** START RAW RECORDS **

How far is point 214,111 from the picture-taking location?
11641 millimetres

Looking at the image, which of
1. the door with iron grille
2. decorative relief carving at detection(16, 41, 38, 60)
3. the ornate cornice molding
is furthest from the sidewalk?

** END RAW RECORDS **

## [EXERCISE REQUIREMENTS]
Can you rescale the items above? Repeat every line, requests included, but multiply each number in the answers (such as distances in millimetres) by 2.1 and round it to a whole number, with halves rounded up. Leave the numbers in the requests unchanged.

## [REPLY]
How far is point 214,111 from the picture-taking location?
24446 millimetres

Looking at the image, which of
1. the door with iron grille
2. decorative relief carving at detection(16, 41, 38, 60)
3. the ornate cornice molding
is furthest from the sidewalk?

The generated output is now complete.